Costa Almería has centuries of history that is certainly evident in the structures that you will see around town. One such sight to witness is the Arab citadel that watches over the entire city. Almería´s history is not just contributed by the Moorish occupation. This place also holds numerous archaeological indications of the various ancient cultures, including the Tartessos, Phoenicians, Romans, and Visigoths, who were drawn to its shores due to its natural beauty and useful maritime geographic location, even before the Arabs came.
During the first half of the 10 th century, Córdoba caliph Abd ar-Rahman founded the Alcazaba of Almería . Being the huge Islamic defense force that it is, the Alcazaba dominated the city during the ancient times. In the midst of the fortress is the Segundo Recinto, while at the east end is the Ermita de San Juan chapel which was originally a mosque and later on converted by the Catholic Monarchs in 1489.
The Cathedral contains various art reserves, as well as a tabernacle dating from the 18th century and designed by Ventura Rodriguez. Up to the present day, this edifice still stands as a reminder of Almeria's glory days, when it was the chief seaport of the Cordoba caliphate. Costa Almería grew wealthy on commercial trade of textile, particularly with silk that were woven from the silkworms of the Alpujarras.In 1522, Almería was distressed by a seismic activity. Reconstruction and recovery did not arrive in Almeria s favor until the 19th century.
With its interesting medieval architecture, Almería s old town is a delight to stroll through, with its tranquil squares, archways and colonnades. The city also has a fascinating archaeological museum and unique cave dwellings in the hillside above the old gypsy quarter.
If you want to explore such a beautiful city, cose your accommodation wisely, so you are in the very centre of it! Furthermore, if you find yourself wanting to come back to Costa Almeria year on year, why not consider a time share here? Many people do it with options such as homes in the Hamptons (US) or apartments in Buenos Aires and so why not give it a try in Spain? You are sure to enjoy the opportunity to have a place in the sun to escape to!

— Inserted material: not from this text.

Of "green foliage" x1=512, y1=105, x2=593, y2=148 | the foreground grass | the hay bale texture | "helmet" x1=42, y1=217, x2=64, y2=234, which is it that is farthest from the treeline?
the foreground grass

Those looking for enlivening holidays throng to the renowned holiday resorts to the east and west of the lively capital city of Almeria. Almeria city is deemed a must-see, especially the old Alcazaba castle that towers over the city. The city itself is filled to the brimful by nice-looking squares. The sights and sounds are all appealing. In the city, people might want to lounge at its swanky cafes.
Ambling down the ferry port and marina is also a lovely venture here. Beaches, marinas, hotels and sports centers keep the momentum afloat for vacationers hoping to make the best out of their holidays. They are all happily found strewn in the resort towns of Mojacar to the east, and Anguadulce, Roquetas de Mar and Almerimar to the west of the city.
To the west of Almeria are the ritzy tourist resorts of Roquetas de Mar and Aguadulce. The naturist beaches of Vera are located at the north of the Costa de Almeria, where a number of new complexes are being constructed here. Down further south is Mojacar. It boasts of a white village laid on the hillsides. The town has ever since successfully charmed tourists who both love little excursions out of their beach holiday antics.
The growing modern complex of Almerimar, found to the west, is where tourists are lapped with marinas, golf, hotels and many other facilities. Adra meanwhile is an old fishing port town situated further westwards. The said seaport town is best known for its very interesting castle and various archeological remains. However, tourists often miss the route, when traveling along the coastal motorway to or from the CostaTropical.
Almeria is best known as the capital of Spain's grape industry. The landscaped squares are so magnificent that you can spend hours just sitting and observing. Enjoying a Spanish snack while relaxing in one of the squares is a cherished pastime for locals and tourists alike. All the boulevards in Almeria are lined with gorgeous trees, creating shade and a crisp, clean atmosphere.
Almeria has remained relatively unchanged over the decades. It is still comprised of a maze of narrow, side-winding alleyways, which are laced with small, flat-roofed houses. Modern apartment structures have been added to the suburbs because of a recent increase in tourism. But the older architecture, comprised of beautiful white homes, creates a distinctly Andalusian ambiance within the city. The buildings and religious structures of the city are amazingly well-crafted, and a walking tour of Almeria is great fun.